París se echa encima el desinfectante

El ayuntamiento toma medidas contra la contaminación y las ratas


París

París ha hecho frente esta semana al peor episodio de polución invernal en diez años. La debilidad del viento provocó una concentración de las partículas contaminantes emitidas por el tráfico, algunas industrias y la calefacción de chimeneas, que en esta época funciona al máximo. Además, coincidió con un fenómeno de inversión de temperaturas, en el que el aire cerca del sol está más frío que el de la atmósfera, fijando la polución al suelo de la ciudad y agravando la situación. La capital no es la única afectada: Marsella, Avignon, Rouen, Grenoble y Lyon son otras de las urbes que visten esta semana en Francia una boina de contaminación. El pico ha provocado el aumento de un 35 % de las consultas médicas en la región parisina, con casos graves de asma y problemas respiratorios, especialmente entre los niños y los ancianos. En Francia, cada año 48.000 muertes prematuras están relacionadas con la polución. Las partículas finas son la causa de enfermedades cardiovasculares, neurodegenerativas e incluso cánceres. 

Un plan urgente

Vivir en París, la ciudad más contaminada del país, acorta la esperanza de vida de los franceses en seis meses. En consecuencia, el ayuntamiento ha lanzado un programa urgente anti-polución.

El pasado martes, Anne Hidalgo, alcaldesa de París, decretó cuatro días de conducción alterna, en la que los vehículos de matrícula par se turnan con los impares para circular en ciudad. Sin embargo, el volumen de coches no se redujo en más de un 10%, ya que las sanciones son rara vez aplicadas. Los transportes públicos de París fueron gratuitos hasta el pasado viernes, aunque diversos problemas técnicos en varias líneas principales de metro causaron una aglomeración importante.

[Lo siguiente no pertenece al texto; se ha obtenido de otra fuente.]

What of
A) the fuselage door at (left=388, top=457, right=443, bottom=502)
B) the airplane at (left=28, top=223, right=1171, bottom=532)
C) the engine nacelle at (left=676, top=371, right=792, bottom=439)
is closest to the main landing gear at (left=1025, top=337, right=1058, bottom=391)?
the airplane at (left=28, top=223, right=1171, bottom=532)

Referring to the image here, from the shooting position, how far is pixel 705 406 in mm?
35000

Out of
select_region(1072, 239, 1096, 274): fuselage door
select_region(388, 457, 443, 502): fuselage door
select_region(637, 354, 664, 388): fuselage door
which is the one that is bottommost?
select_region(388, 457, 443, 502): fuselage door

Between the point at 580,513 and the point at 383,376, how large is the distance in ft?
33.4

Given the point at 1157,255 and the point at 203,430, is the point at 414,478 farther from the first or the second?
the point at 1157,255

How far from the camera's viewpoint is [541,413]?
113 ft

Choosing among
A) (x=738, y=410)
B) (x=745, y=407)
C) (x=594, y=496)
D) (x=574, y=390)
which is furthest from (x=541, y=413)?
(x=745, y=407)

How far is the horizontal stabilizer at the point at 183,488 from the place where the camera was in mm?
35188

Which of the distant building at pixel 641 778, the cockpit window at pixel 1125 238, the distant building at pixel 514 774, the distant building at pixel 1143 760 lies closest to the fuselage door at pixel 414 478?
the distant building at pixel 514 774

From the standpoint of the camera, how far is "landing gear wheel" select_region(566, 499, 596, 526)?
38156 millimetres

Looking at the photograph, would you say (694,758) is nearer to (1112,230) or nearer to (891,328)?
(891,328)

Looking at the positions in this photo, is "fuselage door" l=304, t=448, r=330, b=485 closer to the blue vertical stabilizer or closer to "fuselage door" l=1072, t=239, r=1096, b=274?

Esta medida le ha costado a la ciudad 16 millones de euros, 4 millones por cada día libre de pago. Las agencias meteorológicas anuncian que los parisinos podrán sacar la cabeza de la nube de polución este fin de semana, gracias a la reducción del tráfico urbano. Pese a ello, Airparif, la agencia que mide la calidad del aire de la capital, advierte que no son «tan optimistas» para esta semana e indica que «la vigilancia sigue en pie».  

Los problemas crecen

Y, por si fuera poco, a muchos parisinos la respiración también se le corta porque las ratas hacen más que nunca de las suyas. Si bien es una de las ciudades más bellas del mundo, en París, por cada habitante hay casi dos de estos roedores. Las estimaciones indican que en la capital pululan alrededor de 4.5 millones de ratas. Esta semana, la proliferación de los pequeños invasores ha obligado al ayuntamiento a llevar a cabo un plan de emergencia, cerrando parques y plazas para desinfectar la ciudad. Según Hidalgo, su presencia «en gran número pone problemas sanitarios, estéticos y económicos».  No obstante, algunos parisinos han salido en defensa de los roedores. Pierre Falgayrac, uno de los pocos expertos en gestión de ratas, intercedió por ellas sosteniendo que «hay que contrarrestar el discurso alarmista sobre las ratas», que describe como «pacíficas y asustadizas». Según el técnico, los roedores que viven en las alcantarillas excavan en los terrenos de fango acumulado, evitando los atascos en las tuberías. También precisó que las ratas no transmiten la peste, aunque sí la leptospirosis, una enfermedad bacteriana, normalmente benigna.